- **Written instruction A**
Could you reproduce the part of the 2011 event deposit passage starting with "Interpretation of the" and going on through "1,500 to 1,700 m/s)."?

- **Text shown**
▼

Interpretation of the 2011 event deposit

Following standard seismic-stratigraphic interpretation methods we pick the top and bottom horizon of the interpreted 2011 event deposit (see “The 2011 Event Deposit in the Hadal Trench” for event-deposit interpretation; Fig. 1, Supplementary Figs 112). We then estimate areal extent and volume of 2011 event deposits in individual trench-fill basins, each guided by integrating SBP and multibeam bathymetry data (see Supplementary Information). Uncertainties in areal extent and volume of the 2011 event deposit at a given basin are also estimated (see Supplementary Information), taking into account resolution of bathymetry (±50 m of lateral resolution), and SBP data (±10 cm vertical resolution; variable thickness upon the choice of internal velocity of event deposit possibly ranging from 1,500 to 1,700 m/s).

▲

- **Written instruction B**
Can you express the lines of the rows below as a Markdown table with columns Number and Line, starting with the line with "Which among all" and going on through the last line of the rows, leaving out blank lines?

- **Input data**
▼

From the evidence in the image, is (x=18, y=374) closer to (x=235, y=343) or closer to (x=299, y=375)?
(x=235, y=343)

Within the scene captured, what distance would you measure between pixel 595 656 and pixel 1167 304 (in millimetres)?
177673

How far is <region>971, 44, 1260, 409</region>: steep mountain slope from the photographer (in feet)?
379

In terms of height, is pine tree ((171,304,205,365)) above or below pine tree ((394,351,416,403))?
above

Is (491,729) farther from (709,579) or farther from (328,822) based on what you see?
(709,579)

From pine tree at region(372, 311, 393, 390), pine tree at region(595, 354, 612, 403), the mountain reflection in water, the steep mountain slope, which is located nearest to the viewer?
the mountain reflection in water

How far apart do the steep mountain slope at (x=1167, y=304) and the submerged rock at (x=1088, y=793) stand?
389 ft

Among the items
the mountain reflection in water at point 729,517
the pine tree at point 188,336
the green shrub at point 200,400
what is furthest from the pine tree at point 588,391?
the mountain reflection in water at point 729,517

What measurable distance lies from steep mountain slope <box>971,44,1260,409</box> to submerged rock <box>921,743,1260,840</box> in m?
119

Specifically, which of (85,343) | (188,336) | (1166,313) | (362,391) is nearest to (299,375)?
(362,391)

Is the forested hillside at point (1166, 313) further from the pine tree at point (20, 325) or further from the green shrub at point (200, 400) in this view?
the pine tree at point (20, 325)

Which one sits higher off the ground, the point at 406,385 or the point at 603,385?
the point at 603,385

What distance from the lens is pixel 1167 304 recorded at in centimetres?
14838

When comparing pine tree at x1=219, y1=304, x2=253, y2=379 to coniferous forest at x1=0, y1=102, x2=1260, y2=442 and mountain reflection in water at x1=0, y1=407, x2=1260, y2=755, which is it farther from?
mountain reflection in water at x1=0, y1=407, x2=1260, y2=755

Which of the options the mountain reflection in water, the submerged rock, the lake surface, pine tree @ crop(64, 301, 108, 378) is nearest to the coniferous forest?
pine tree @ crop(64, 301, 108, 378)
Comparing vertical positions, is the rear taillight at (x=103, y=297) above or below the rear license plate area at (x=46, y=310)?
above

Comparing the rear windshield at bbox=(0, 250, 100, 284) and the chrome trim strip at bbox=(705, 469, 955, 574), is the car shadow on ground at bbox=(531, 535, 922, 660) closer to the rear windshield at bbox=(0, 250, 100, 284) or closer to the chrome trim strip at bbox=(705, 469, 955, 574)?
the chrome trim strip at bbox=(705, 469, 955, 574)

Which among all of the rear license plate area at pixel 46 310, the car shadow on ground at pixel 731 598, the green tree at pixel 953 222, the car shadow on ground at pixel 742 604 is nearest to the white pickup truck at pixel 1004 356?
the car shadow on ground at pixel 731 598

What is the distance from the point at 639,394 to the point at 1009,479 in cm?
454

▲

- **Correct output A**
Interpretation of the 2011 event deposit

Following standard seismic-stratigraphic interpretation methods we pick the top and bottom horizon of the interpreted 2011 event deposit (see “The 2011 Event Deposit in the Hadal Trench” for event-deposit interpretation; Fig. 1, Supplementary Figs 112). We then estimate areal extent and volume of 2011 event deposits in individual trench-fill basins, each guided by integrating SBP and multibeam bathymetry data (see Supplementary Information). Uncertainties in areal extent and volume of the 2011 event deposit at a given basin are also estimated (see Supplementary Information), taking into account resolution of bathymetry (±50 m of lateral resolution), and SBP data (±10 cm vertical resolution; variable thickness upon the choice of internal velocity of event deposit possibly ranging from 1,500 to 1,700 m/s).

- **Correct output B**
| Number | Line |
|---|---|
| 1 | Which among all of the rear license plate area at pixel 46 310, the car shadow on ground at pixel 731 598, the green tree at pixel 953 222, the car shadow on ground at pixel 742 604 is nearest to the white pickup truck at pixel 1004 356? |
| 2 | the car shadow on ground at pixel 731 598 |
| 3 | What is the distance from the point at 639,394 to the point at 1009,479 in cm? |
| 4 | 454 |